The recipient of the Karen Lansdale Silver Hammer Award is Karen Lansdale.

In 2022, the Horror Writers Association renamed the Silver Hammer Award to the Karen Lansdale Silver Hammer Award in honor of the tremendous amount of work Karen did starting the HWA. 

HWA has also updated the physical award. Instead of a hammer, a new stylized sculpture has been designed and cast by the same company that mints the Bram Stoker Award statues. The new design will be shared at StokerCon2023.

The HWA periodically gives the Karen Lansdale Silver Hammer Award to an HWA volunteer who has done a truly massive amount of work for the organization, often unsung and behind the scenes. It was instituted in 1996, and is decided by a vote of HWA’s Board of Trustees.

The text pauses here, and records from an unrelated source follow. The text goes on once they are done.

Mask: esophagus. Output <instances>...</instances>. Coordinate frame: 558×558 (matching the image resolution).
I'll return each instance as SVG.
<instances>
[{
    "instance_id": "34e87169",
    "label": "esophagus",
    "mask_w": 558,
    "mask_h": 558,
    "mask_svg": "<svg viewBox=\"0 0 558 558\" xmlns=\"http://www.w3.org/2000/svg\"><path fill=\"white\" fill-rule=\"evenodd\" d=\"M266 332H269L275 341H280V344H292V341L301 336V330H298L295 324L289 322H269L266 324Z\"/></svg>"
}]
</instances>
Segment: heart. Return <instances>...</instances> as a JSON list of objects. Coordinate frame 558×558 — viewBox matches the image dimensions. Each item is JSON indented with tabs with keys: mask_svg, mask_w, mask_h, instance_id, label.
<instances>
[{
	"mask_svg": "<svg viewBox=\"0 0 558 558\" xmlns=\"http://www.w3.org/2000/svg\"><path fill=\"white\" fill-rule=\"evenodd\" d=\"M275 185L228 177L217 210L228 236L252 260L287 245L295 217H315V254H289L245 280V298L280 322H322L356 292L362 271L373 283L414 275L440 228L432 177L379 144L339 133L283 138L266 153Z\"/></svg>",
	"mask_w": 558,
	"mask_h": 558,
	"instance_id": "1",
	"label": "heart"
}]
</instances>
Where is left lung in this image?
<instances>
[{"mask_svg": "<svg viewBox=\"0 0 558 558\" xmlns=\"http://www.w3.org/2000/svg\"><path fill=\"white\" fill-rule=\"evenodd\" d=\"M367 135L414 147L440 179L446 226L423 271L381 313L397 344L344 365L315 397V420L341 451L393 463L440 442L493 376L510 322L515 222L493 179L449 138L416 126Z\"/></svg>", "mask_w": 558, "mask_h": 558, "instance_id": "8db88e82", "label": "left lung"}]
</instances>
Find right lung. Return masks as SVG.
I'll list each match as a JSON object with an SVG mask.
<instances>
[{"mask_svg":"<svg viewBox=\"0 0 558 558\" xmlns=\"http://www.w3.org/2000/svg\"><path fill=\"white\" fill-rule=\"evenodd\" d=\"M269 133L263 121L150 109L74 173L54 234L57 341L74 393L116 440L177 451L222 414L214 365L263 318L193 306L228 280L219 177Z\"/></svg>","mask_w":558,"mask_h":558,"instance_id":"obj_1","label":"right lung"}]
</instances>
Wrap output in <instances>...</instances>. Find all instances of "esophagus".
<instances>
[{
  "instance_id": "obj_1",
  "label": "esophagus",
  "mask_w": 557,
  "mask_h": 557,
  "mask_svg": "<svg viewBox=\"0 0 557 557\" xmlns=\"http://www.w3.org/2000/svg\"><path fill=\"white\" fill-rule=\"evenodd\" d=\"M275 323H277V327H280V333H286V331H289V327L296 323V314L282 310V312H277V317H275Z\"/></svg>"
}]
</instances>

The award is so named because it represents the careful, steady, continuous work of building HWA’s “house” — the many institutional systems that keep the organization functioning on a day-to-day basis.

Mentor of the Year Award

The recipient of the Mentor of the Year Award is David Jeffery.

David Jeffery

The HWA’s Mentor Program is available to all members of the organization. This popular program pairs newer writers with established professionals for an intensive four-month-long partnership. For new writers, the Program offers mentees a personal, one-on-one experience with a seasoned writer, tailor-made to help them grow in their writing and better market their work. For experienced writers, it is an opportunity to pay forward the assistance and encouragement other writers gave them when they were starting out. In addition, there is the added benefit of growing as a writer oneself through the act of teaching others. In short, the Program benefits all who participate, regardless of their roles.

Established in 2014, the Mentor of the Year Award recognizes one mentor in the Program who has done an outstanding job of helping new writers. The award is chosen by the current manager of the Program.